Second, regardless of whether a franchisee has been able to obtain any concessions from the franchisor, it is imperative that the franchisee obtain a full and complete understanding of the legal meanings and consequences of the terms that are contained in the franchise agreement. For instance, an attorney is able to explain whether under a particular state’s laws a franchisee must have every future dispute heard in only an exclusive arbitration or in state court in his franchisor’s back yard, or that a covenant not to compete or exclusive territory is rendered void by any immaterial default of the franchisee; this permits the franchisee to up front, before he signs the agreement, assess the potential legal consequences of the franchise agreement. At the end of the day, these consequences – not necessarily the monetary terms of the franchise agreement – will spell the difference between success and disaster.
In cases where a legal dispute arises during the term of the franchise agreement, the same two issues – cost and the need for legal expertise – appear to be relied upon by franchisees and dealers in choosing whether to use a business consultant or an attorney to assist in resolving the dispute. First, with regard to cost, some business consultants charge a flat price to “try to resolve or settle” the monetary dispute. Prices charged by some business consultants for this run close to $3900-$4000, with concurrent promises by the business consultant that he will save the franchisee “at least that much” in settling the franchisee’s dispute. Such promises, however, are somewhat disingenuous; it is not difficult – and in many cases a slam dunk – to get a franchisor to initially lower its damages demand by many thousands of dollars to settle a case up front. The difficult and more relevant question is whether the franchisor’s legal claims have any legs.

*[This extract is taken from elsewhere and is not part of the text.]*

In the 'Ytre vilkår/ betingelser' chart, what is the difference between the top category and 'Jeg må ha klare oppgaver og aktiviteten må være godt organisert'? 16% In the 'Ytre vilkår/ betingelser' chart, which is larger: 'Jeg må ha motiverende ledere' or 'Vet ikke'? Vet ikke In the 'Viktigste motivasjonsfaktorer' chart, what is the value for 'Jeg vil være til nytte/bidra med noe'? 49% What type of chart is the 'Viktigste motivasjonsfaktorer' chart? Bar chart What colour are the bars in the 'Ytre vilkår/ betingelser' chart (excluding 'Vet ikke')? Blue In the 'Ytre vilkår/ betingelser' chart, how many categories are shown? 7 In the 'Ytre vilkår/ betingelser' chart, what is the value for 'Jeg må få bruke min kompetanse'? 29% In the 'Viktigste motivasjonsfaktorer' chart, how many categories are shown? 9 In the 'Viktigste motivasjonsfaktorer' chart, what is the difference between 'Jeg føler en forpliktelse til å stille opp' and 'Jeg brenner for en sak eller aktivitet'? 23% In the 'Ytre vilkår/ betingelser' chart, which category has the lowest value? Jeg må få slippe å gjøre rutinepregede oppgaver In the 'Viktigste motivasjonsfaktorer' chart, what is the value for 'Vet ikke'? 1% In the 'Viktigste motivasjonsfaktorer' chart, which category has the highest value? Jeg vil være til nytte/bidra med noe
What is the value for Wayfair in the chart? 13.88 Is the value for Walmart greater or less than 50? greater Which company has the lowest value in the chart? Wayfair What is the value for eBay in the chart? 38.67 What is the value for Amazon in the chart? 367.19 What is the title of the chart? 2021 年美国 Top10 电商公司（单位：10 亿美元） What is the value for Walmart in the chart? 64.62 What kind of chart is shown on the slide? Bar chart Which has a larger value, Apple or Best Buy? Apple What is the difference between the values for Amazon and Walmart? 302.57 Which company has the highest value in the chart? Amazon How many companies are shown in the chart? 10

Some franchisees have suggested that paying a business consultant a $4000 fee is less than they would otherwise have to pay an attorney to settle their cases; again this is in most circumstances incorrect. Looking at costs alone, in the event a franchisee chooses to try to settle a legal dispute before the case results in full scale litigation, and asks his attorney to do so, the charges for a lawyer to make a few phone calls or write a couple of letters to a franchisor (the services provided by most non-legal consultants), should run no more than $2000.
Second, the terms upon which a franchisee’s dispute ought to settle, should be based upon the strength of the franchisee’s legal claims or defenses; assessing these strengths is exclusively within the province of an experienced litigator. It is patently obvious that it would be self-defeating – if not incredibly expensive – for a franchisee or dealer with very strong legal claims or defenses to settle by paying the same amount of damages to a franchisor as would a franchisee with very weak legal claims. Without the advice and analysis of an experienced litigator, such a costly error is likely to occur.
We live in a relatively litigious society. Given this reality, for a franchisee to attempt to negotiate and finalize a franchise agreement, or to attempt to settle a legal dispute, without the expert advice of an experienced litigator, is no better than bringing a knife to a gunfight.